E-mail: erdodi@med.unideb.hu

Abstract

Protein phosphatase-1M (PP1M, myosin phosphatase) consists of a PP1 catalytic subunit (PP1c) and the myosin phosphatase target subunit-1 (MYPT1). RhoA-activated kinase (ROK) regulates PP1M via inhibitory phosphorylation of MYPT1. Using multidisciplinary approaches, we have studied the roles of PP1M and ROK in neurotransmission. Electron microscopy demonstrated the presence of MYPT1 and ROK in both pre- and post-synaptic terminals.
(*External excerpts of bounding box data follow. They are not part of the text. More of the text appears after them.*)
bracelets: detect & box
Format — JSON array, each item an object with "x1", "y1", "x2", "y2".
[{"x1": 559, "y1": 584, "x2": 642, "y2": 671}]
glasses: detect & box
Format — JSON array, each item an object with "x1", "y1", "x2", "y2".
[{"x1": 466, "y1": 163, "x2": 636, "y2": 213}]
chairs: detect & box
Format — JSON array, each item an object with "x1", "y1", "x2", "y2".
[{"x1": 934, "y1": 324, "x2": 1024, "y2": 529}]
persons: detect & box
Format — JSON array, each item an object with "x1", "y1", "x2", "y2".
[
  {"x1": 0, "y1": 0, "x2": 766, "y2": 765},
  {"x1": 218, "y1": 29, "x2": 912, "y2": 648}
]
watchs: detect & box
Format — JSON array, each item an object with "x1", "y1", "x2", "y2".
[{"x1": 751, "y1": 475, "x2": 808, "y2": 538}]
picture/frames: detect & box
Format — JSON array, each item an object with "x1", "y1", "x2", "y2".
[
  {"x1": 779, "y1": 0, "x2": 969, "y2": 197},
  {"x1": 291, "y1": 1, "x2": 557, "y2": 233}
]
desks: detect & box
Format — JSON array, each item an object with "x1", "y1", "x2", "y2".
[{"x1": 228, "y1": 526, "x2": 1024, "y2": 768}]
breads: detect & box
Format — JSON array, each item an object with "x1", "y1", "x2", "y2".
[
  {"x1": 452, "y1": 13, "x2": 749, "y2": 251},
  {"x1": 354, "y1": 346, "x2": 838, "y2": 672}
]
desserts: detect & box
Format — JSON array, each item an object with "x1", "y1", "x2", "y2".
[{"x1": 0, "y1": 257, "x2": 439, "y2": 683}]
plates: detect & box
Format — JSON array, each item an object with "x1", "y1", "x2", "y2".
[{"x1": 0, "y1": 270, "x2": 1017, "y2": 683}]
Tautomycetin (TMC), a PP1-specific inhibitor, decreased the depolarization-induced exocytosis from cortical synaptosomes. trans-4-[(1R)-1-aminoethyl]-N-4-pyridinylcyclohexanecarboxamide dihydrochloride, a ROK-specific inhibitor, had the opposite effect. Mass spectrometry analysis identified several MYPT1-bound synaptosomal proteins, of which interactions of synapsin-I, syntaxin-1, calcineurin-A subunit, and Ca2+/calmodulin-dependent kinase II with MYPT1 were confirmed. In intact synaptosomes, TMC increased, whereas Y27632 decreased the phosphorylation levels of MYPT1Thr696, myosin-II light chainSer19, synapsin-ISer9, and syntaxin-1Ser14, indicating that PP1M and ROK influence their phosphorylation status. Confocal microscopy indicated that MYPT1 and ROK are present in the rat ventral cochlear nucleus both pre- and post-synaptically. Analysis of the neurotransmission in an auditory glutamatergic giant synapse demonstrated that PP1M and ROK affect neurotransmission via both pre- and post-synaptic mechanisms. Our data suggest that both PP1M and ROK influence synaptic transmission, but further studies are needed to give a full account of their mechanism of action.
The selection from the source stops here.